SET OF TASKS:
(1) Condense the paragraph of the Blackpool article that begins "England’s well-worn yet still glittering city" into a bulleted list that retains its main facts.
(2) From the Blackpool article, output verbatim the passage that opens with the words containing "Blackpool: Britain’s Coney" and closes with "schmaltzy variety shows.".

SOURCE:
>> start
Blackpool: Britain’s Coney Island
By Rick Steves
|British people flock to Blackpool to soak up the seaside resort’s atmosphere. Credit: Rick Steves|
I've had one caramel apple in the last decade. I ate it in Blackpool, leaning on a railing surveying the resort’s vast but mostly empty beach. Below me I studied a family spread out on a big blanket. It was cold. The sky was gray. They were bundled up but thoroughly on the beach and on vacation.
Blackpool, where many English people dream of retiring, is a wonderland of candy floss (that's British for cotton candy), cheap fish 'n chips, gambling salons, and schmaltzy variety shows.
England’s well-worn yet still glittering city of fun with a six-mile beach promenade is mostly ignored by American guidebooks. Located on the coast north of Liverpool, it’s the private playground of North England’s Flo and Andy Capps.
>> end
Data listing
>> start
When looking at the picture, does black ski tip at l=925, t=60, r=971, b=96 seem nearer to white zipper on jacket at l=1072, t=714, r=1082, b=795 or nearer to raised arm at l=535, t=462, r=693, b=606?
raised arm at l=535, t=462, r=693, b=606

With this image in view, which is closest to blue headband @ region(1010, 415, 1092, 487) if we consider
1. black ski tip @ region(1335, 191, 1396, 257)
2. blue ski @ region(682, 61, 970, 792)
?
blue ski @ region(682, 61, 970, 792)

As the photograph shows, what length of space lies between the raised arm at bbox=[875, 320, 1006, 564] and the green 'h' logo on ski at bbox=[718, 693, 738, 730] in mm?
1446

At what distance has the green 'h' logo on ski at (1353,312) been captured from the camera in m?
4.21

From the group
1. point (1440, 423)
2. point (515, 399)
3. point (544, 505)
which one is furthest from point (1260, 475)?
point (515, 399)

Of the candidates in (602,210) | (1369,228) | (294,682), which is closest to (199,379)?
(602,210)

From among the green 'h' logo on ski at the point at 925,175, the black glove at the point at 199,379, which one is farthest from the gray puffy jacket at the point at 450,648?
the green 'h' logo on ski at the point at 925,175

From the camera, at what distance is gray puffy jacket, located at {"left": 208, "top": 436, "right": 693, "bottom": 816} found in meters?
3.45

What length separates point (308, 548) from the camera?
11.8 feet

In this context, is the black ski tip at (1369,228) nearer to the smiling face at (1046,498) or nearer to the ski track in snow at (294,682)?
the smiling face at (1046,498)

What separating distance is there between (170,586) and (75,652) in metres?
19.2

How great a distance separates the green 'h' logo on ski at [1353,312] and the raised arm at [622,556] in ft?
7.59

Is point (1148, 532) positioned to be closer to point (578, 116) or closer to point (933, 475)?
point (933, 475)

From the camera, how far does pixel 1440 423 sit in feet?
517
>> end
OUTPUTS FOR THE TASKS:
(1)
- A well-worn but still glittering English city of fun with a six-mile beach promenade
- Mostly ignored by American guidebooks
- Located on the coast north of Liverpool
- The private playground of North England’s Flo and Andy Capps

(2)
Blackpool: Britain’s Coney Island
By Rick Steves
|British people flock to Blackpool to soak up the seaside resort’s atmosphere. Credit: Rick Steves|
I've had one caramel apple in the last decade. I ate it in Blackpool, leaning on a railing surveying the resort’s vast but mostly empty beach. Below me I studied a family spread out on a big blanket. It was cold. The sky was gray. They were bundled up but thoroughly on the beach and on vacation.
Blackpool, where many English people dream of retiring, is a wonderland of candy floss (that's British for cotton candy), cheap fish 'n chips, gambling salons, and schmaltzy variety shows.